> Required work
The line containing "REFORMA ÁNGEL 342" marks the start. Restate it and every following line through the end of the records exactly, and nothing else, leaving out the pictures.

> Exercise data
◆ ◆ ◆ ◆ ◆ ◆ ◆

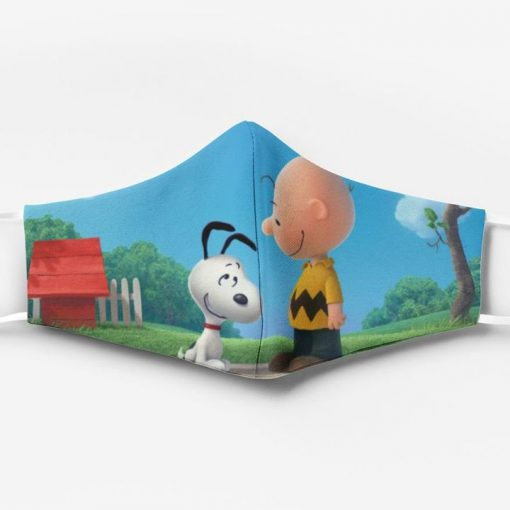 Charlie brown and snoopy full printing face mask 1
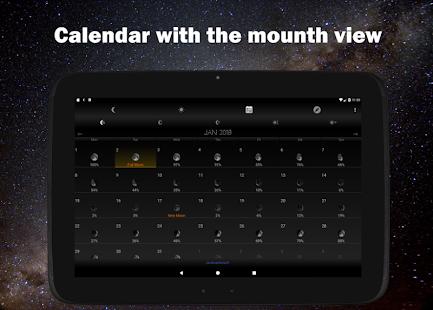 Moon Phase Calendar 1.46 APK screenshots 10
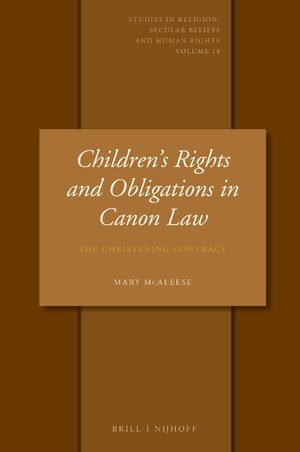Cover Children's Rights and Obligations in Canon Law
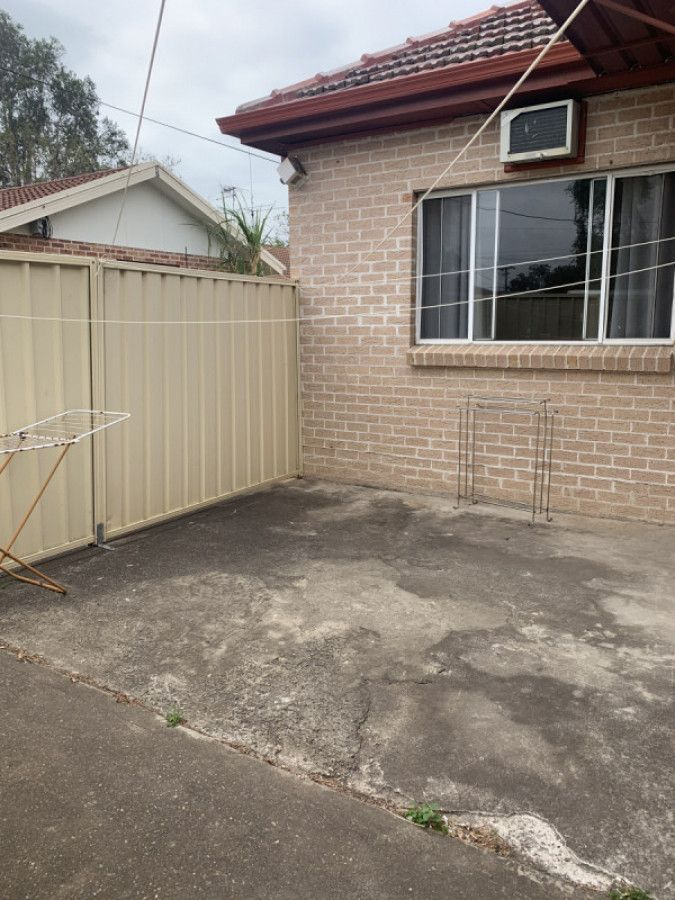 282A Great Western Highway, St Marys NSW 2760, Image 2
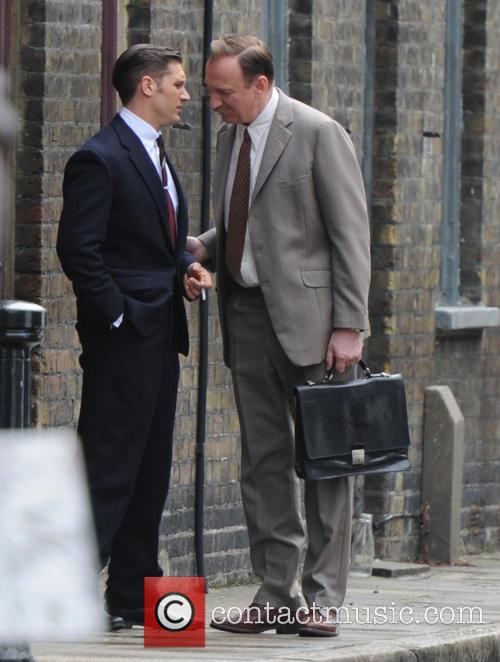 Tom Hardy and David Thewlis 5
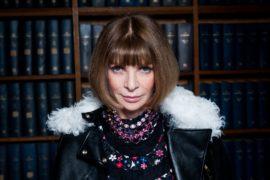 ICONS: Anna Wintour, trent'anni alla guida di Vogue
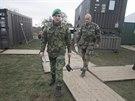 Armáda zřídila na místě i centrum řízení, kde jsou všechny složky integrovaného záchranného systému.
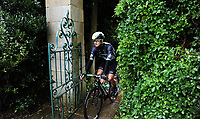 Picture by Simon Wilkinson/SWpix.com 05/09/2017 - Cycling OVO Energy Tour of Britain - Stage 3 Normanby Hall to Scunthorpe - the start at Normanby Hall, Lincolnshire<br /> Scott Thwaites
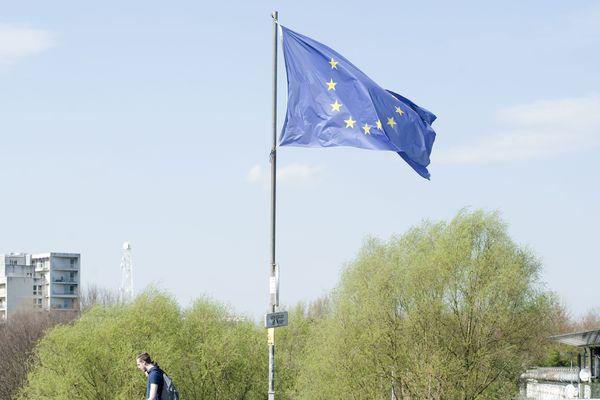 Le programme Erasmus décline depuis 30 ans des actions de formations à travers l'Union Européenne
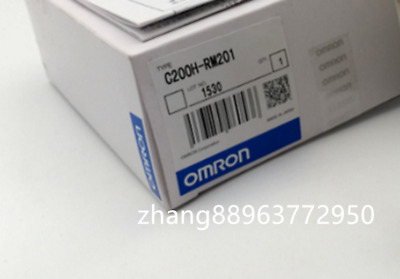 1PC New for Omron PLC C200H-RM201 #3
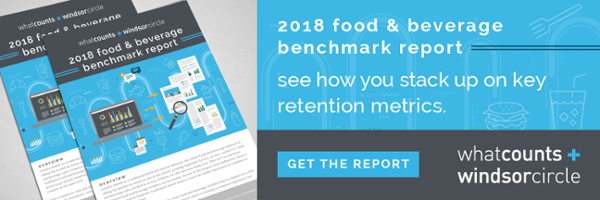 2018 Food & Beverage Benchmark Report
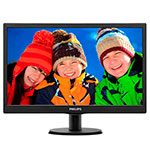 MONITOR PHILIPS 193V5LSB2 NEGRO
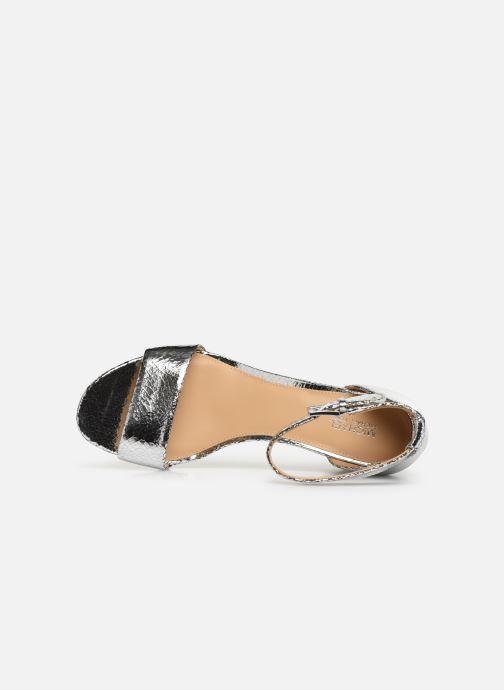 Sandales et nu-pieds Michael Michael Kors Portia Argent vue gauche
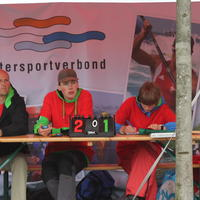352-E.C.A. Cup in Assen, Netherlandas, 454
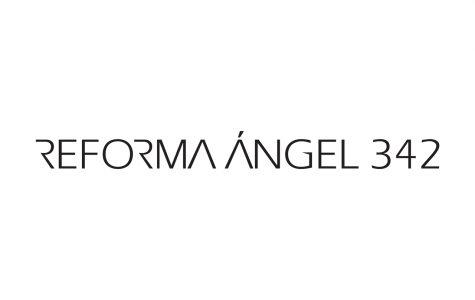 REFORMA ÁNGEL 342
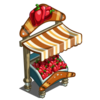 Australian Red Pepper Stall-icon
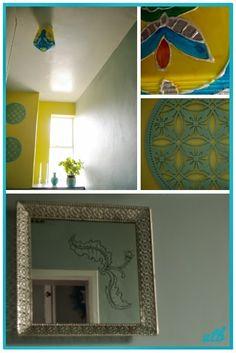 { Under The Bluegums } Decor, Makeover, Furniture, Bathroom Makeover, Frame, Home Decor, Mirror, Bathroom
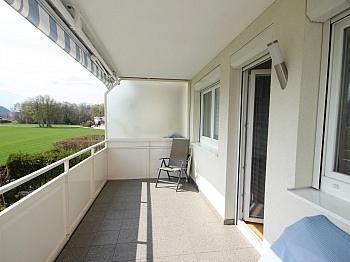 Parkettböden Fliesenböden Waidmannsdorf - 4 Zimmer-Whg. Waidmannsdorf in Top Zustand +Tiefg.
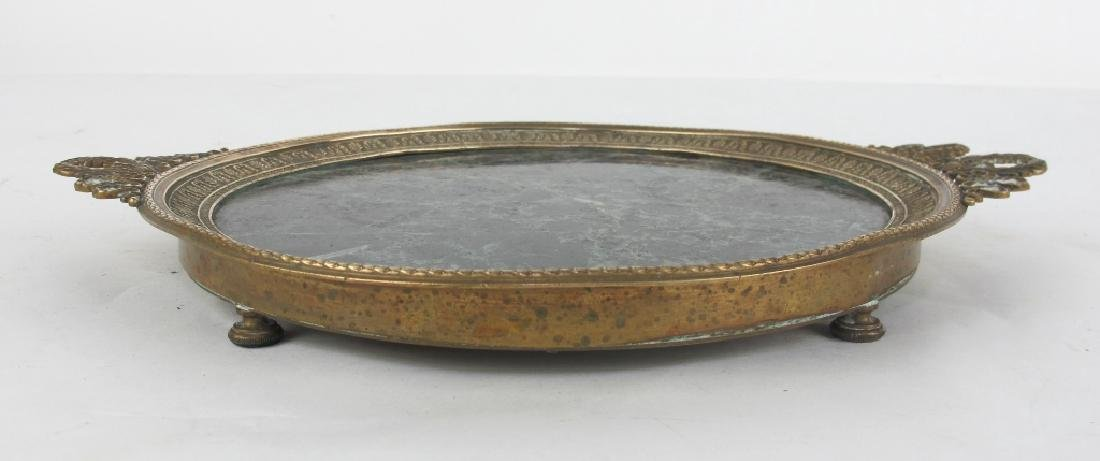19th C. Empire Bronze & Marble Plate - 6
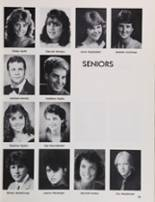 1986 Petaluma High School Yearbook Page 38 & 39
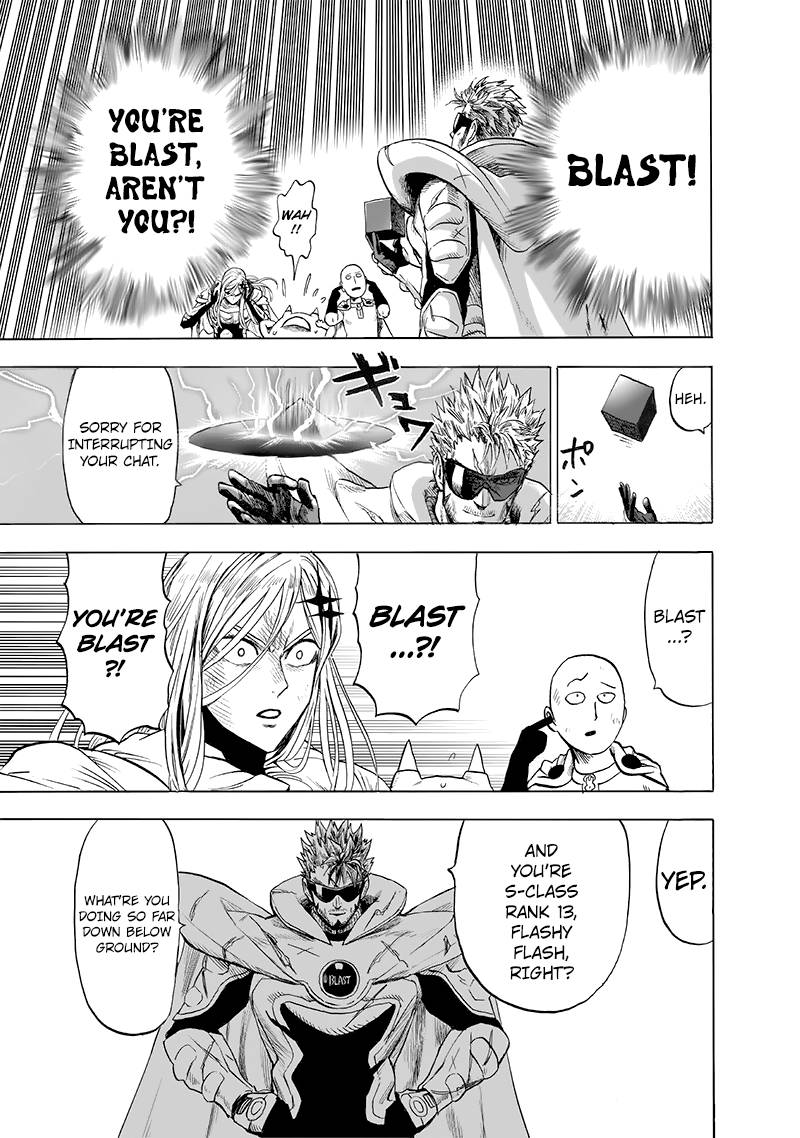 One Punch Man, Chapter 139 image 010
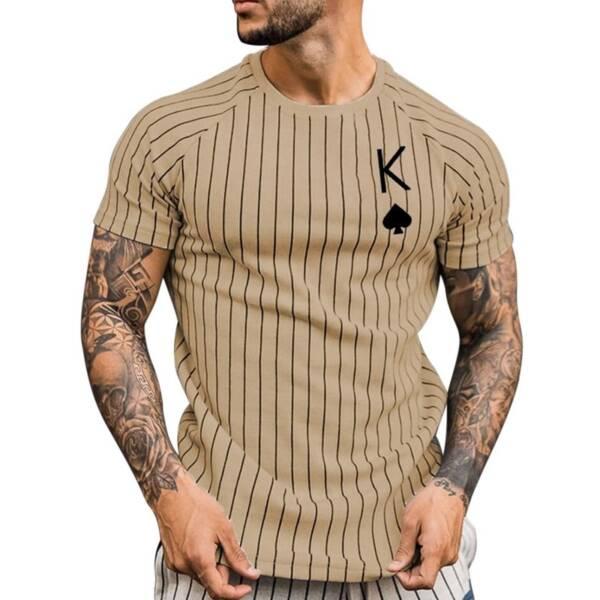 Summer T Shirt for Men Stripped Tshirt Men Clothing Streetwear Round Neck Shirt Fashion Poker Print 3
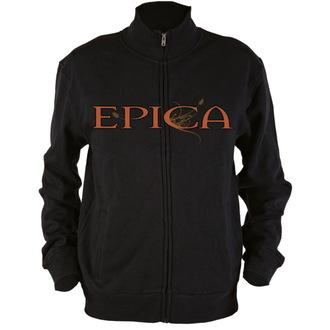 Herren Hoodie Epica - Retrospect - NUCLEAR BLAST, NUCLEAR BLAST, Epica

◆ ◆ ◆ ◆ ◆ ◆ ◆

> Exercise solution
 REFORMA ÁNGEL 342
 Australian Red Pepper Stall-icon
 { Under The Bluegums } Decor, Makeover, Furniture, Bathroom Makeover, Frame, Home Decor, Mirror, Bathroom
 Parkettböden Fliesenböden Waidmannsdorf - 4 Zimmer-Whg. Waidmannsdorf in Top Zustand +Tiefg.
19th C. Empire Bronze & Marble Plate - 6
 1986 Petaluma High School Yearbook Page 38 & 39
 One Punch Man, Chapter 139 image 010
 Summer T Shirt for Men Stripped Tshirt Men Clothing Streetwear Round Neck Shirt Fashion Poker Print 3
 Herren Hoodie Epica - Retrospect - NUCLEAR BLAST, NUCLEAR BLAST, Epica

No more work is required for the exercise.